> Required work
Would you give again, exactly as written, the lines from the opening of the records to the line with "Togetherness Wood Print by Judy Via-Wolff", that line included and pictures excluded?

> Data shown
+---+
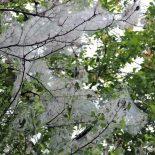 Горностаевая моль пожирает деревья в центре Тайшета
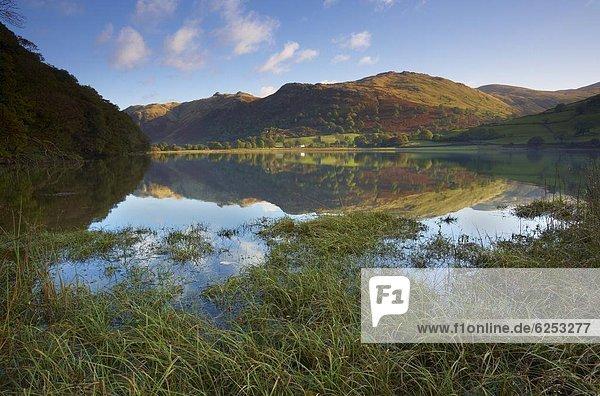Wasser  Europa  Bruder  Großbritannien  See  Herbst  Ansicht  Cumbria  Ortsteil  England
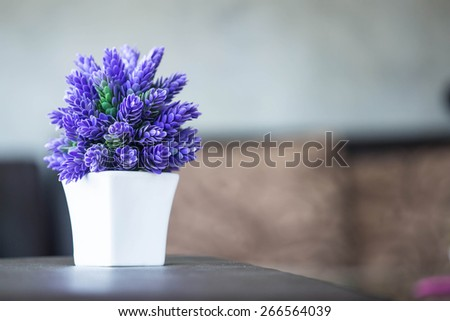 A small plant  - stock photo
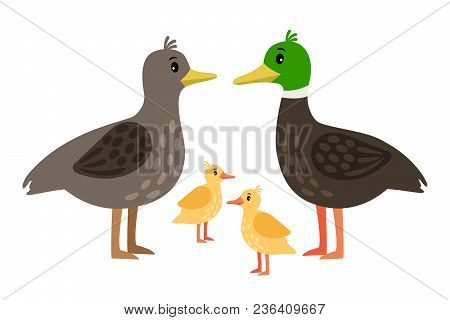 Duck Family. Vector Mother Duck, Drake And Little Ducklings Isolated On White Background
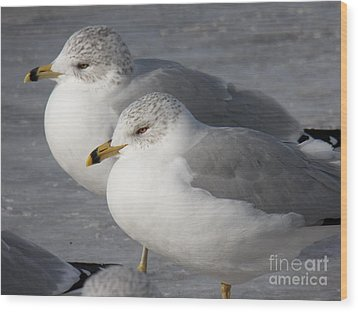 Togetherness Wood Print by Judy Via-Wolff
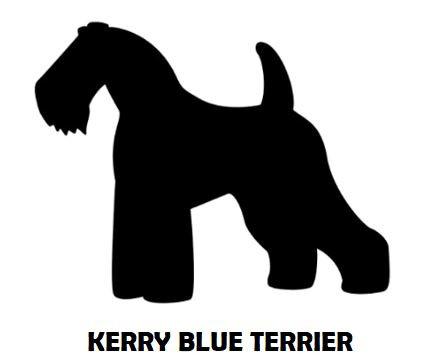 2Silhouette Sample - Kerry Blue Terrier.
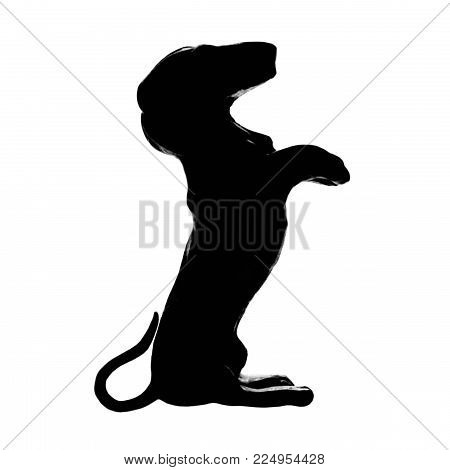 Dachshund badger dog breed, isolated pedigree silhouette, vertical illustration, large detailed black macro closeup, kennel club concept cutout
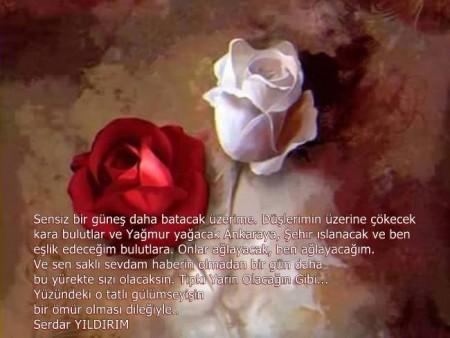 Sevgiliye Özlem Şiirleri,Duygusal Özlem Şiirleri,Serdar Yıldırım Şiirleri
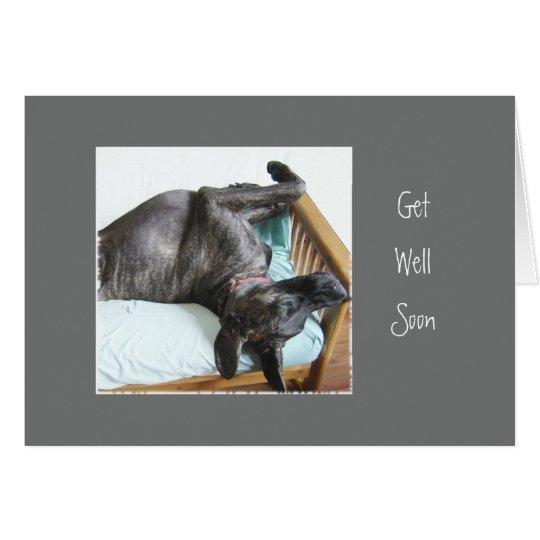 Get Well Soon Fun Great Dane Dog Sleeping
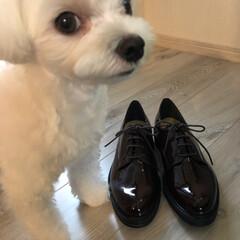 そういちろう/わし/靴/マルチーズ/ペット/ファッション おはようございます 台風🌀💨 被害が出ま…(4枚目)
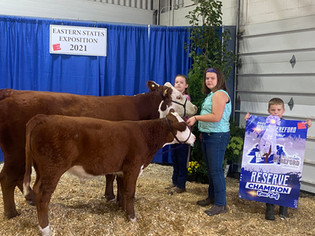 Jennifer Smith, Reserve Champion Cow_Calf, Eastern States Exposition 2021.jpeg
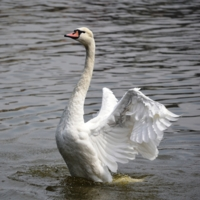 лебединый танец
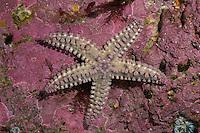 Eisstern, Eisseestern, Eis-Seestern, Warzenstern, Warzenseestern, Warzen-Seestern, Seestern, Marthasterias glacialis, Spiny starfish, Spiny sea star, starfish, starfishes, sea-star, seastar, sea-stars, Seesterne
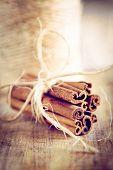 Vintage Christmas Cinnamon Sticks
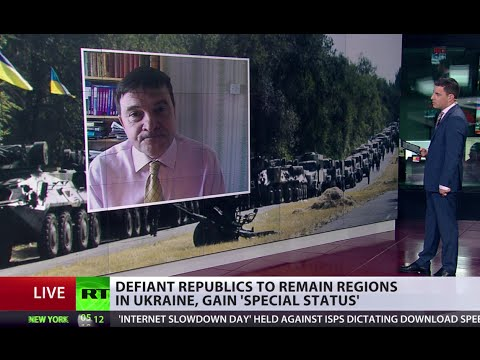 'E.Ukraine offensive went bad, too late for Donetsk, Lugansk 'special status'
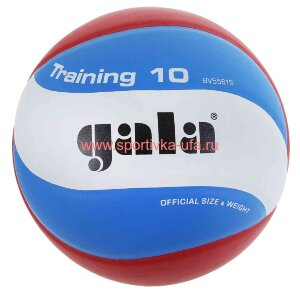 Мяч Gala Training 10 BV5561S р. 5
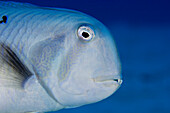 Hawaii, Narrow-bodied Razor Wrasse (xyrichtys pavo), Close up of face.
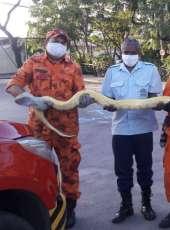 Moradores acionam Corpo de Bombeiros para fazer resgate de cobra no bairro Jangurussu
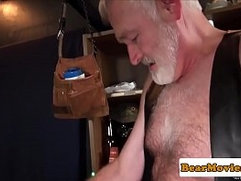Bearded bear analfucked by silver wolf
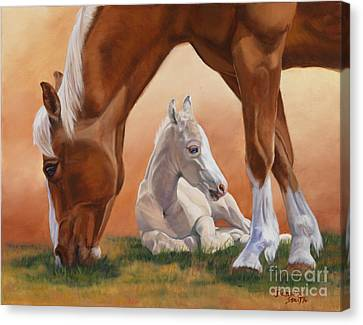 Sheltered Canvas Print by Danielle Smith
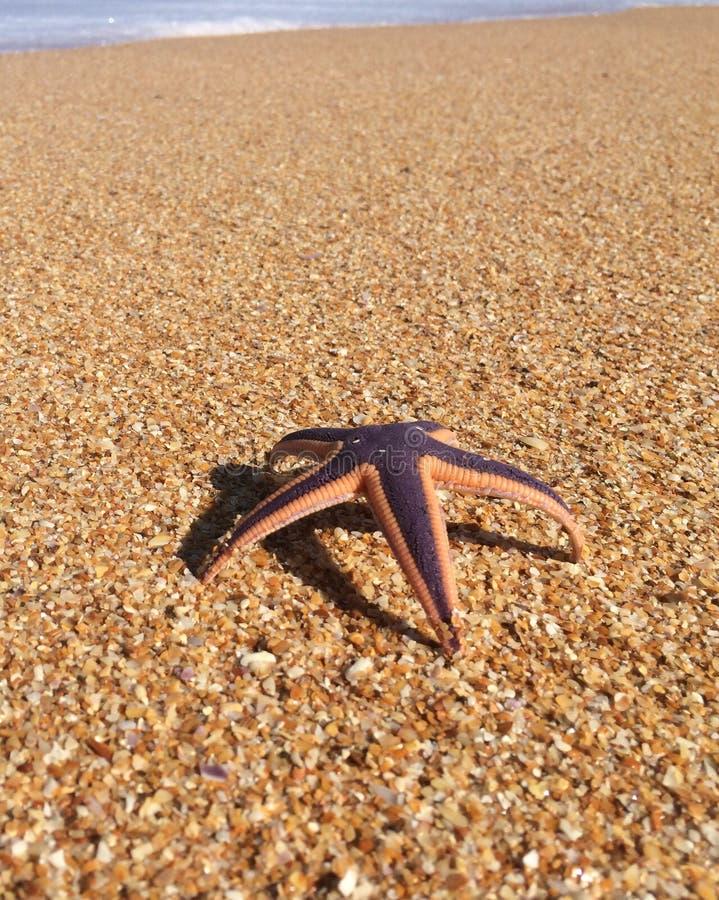 Download Starfish imagem de stock. Imagem de oceano, outdoors - 65576197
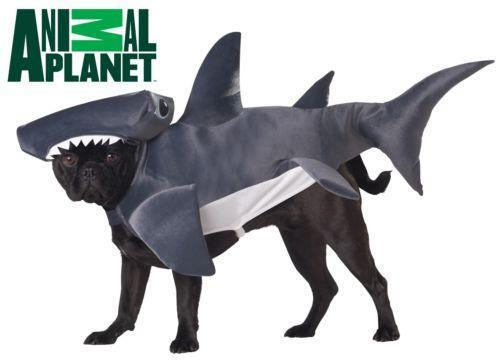 Hammerhead Shark Costume Ebay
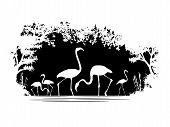 stock photo of flamingo  - black and white Animal of wildlife  - JPG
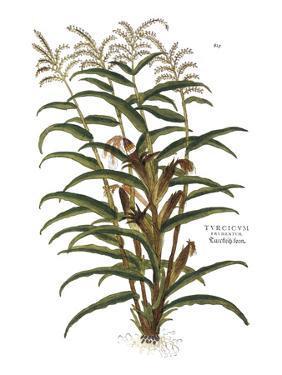Turkish Corn, 1735 by Elizabeth Blackwell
+---+
> Output of the task
 Горностаевая моль пожирает деревья в центре Тайшета
Wasser  Europa  Bruder  Großbritannien  See  Herbst  Ansicht  Cumbria  Ortsteil  England
 A small plant  - stock photo
 Duck Family. Vector Mother Duck, Drake And Little Ducklings Isolated On White Background
 Togetherness Wood Print by Judy Via-Wolff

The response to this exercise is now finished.